---- Records supplied
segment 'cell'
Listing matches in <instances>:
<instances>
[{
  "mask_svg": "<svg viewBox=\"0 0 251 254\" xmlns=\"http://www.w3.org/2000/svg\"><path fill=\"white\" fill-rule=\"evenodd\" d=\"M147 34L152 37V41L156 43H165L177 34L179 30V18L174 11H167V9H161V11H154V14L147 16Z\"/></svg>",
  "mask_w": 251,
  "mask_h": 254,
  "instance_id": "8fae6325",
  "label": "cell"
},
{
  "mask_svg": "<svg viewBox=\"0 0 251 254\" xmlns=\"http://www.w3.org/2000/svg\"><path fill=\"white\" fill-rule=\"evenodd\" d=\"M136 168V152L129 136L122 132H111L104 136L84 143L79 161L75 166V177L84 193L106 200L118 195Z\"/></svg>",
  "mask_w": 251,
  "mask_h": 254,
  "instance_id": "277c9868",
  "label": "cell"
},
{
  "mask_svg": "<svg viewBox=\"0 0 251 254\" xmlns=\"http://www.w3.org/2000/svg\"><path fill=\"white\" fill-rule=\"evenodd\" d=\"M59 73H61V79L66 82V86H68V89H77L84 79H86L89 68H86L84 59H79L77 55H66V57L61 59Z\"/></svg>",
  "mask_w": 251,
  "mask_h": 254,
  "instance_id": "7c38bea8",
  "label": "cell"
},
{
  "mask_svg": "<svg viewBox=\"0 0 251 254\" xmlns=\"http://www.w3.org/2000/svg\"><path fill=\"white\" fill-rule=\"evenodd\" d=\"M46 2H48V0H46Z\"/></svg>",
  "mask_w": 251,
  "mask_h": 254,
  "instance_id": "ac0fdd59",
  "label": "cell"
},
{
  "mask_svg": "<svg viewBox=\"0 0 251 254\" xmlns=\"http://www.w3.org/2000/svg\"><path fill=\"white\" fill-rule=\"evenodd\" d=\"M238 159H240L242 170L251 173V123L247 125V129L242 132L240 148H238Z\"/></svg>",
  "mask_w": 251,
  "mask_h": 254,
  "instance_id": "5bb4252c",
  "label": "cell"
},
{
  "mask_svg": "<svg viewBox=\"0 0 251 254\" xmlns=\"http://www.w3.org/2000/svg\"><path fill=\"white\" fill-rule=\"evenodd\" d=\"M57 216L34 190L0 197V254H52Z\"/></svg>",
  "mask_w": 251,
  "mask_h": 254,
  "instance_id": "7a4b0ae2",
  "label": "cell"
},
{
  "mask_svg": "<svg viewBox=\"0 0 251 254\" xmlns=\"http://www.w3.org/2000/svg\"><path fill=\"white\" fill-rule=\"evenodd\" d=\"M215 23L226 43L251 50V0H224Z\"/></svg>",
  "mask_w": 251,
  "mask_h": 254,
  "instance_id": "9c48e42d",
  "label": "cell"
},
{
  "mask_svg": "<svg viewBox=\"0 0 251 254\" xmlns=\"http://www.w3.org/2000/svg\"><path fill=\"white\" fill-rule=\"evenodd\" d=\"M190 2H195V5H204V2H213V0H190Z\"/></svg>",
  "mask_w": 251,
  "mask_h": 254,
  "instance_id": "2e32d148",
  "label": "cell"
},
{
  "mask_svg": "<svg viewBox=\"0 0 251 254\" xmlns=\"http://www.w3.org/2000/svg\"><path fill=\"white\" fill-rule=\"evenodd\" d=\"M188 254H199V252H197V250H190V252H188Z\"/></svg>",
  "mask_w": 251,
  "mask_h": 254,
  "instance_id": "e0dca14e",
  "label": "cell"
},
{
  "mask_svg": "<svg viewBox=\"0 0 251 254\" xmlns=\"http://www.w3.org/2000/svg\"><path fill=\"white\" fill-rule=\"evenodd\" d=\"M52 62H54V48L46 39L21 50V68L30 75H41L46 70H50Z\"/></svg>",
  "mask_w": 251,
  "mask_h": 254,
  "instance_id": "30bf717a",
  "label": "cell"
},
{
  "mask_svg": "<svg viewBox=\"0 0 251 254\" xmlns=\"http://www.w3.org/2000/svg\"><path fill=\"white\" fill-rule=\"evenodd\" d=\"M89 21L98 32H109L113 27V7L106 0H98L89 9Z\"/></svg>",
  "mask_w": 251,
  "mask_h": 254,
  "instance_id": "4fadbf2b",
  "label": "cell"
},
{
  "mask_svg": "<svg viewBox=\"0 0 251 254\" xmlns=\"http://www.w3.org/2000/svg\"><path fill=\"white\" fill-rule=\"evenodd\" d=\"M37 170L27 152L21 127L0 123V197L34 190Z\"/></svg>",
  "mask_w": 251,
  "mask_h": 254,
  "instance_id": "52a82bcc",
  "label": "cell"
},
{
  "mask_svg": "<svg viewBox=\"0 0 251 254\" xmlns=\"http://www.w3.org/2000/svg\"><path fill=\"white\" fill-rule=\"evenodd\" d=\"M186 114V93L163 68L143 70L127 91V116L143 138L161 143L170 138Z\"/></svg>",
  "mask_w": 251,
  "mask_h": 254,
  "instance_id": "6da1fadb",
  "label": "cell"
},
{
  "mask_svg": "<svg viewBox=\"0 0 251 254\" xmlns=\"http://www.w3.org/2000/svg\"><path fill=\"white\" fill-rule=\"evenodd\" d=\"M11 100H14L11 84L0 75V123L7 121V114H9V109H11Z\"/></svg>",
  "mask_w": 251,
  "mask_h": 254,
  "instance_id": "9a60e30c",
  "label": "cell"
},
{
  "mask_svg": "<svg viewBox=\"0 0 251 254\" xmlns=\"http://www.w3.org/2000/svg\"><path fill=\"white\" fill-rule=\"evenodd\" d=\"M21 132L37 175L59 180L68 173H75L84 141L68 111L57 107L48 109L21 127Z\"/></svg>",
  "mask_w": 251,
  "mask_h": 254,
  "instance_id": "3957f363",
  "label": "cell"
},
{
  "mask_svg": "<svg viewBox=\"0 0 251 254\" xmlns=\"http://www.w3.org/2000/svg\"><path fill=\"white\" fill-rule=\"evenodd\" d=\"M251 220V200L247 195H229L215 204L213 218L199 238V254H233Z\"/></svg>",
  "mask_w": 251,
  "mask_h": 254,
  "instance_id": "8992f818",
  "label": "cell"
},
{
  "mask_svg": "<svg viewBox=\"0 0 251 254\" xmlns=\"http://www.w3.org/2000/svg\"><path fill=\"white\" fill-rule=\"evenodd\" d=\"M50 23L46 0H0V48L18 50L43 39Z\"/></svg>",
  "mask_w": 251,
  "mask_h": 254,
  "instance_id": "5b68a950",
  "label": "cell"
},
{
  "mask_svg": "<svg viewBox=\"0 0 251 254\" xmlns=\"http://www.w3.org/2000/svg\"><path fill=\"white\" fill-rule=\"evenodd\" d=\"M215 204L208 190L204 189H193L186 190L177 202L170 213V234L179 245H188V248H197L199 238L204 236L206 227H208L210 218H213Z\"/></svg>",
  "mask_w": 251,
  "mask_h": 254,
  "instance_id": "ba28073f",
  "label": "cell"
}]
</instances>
--------
■ **Given exercise**
Count the lines in the data above that contain the string "instances". Reply with that number alone.

■ **Full solution**
3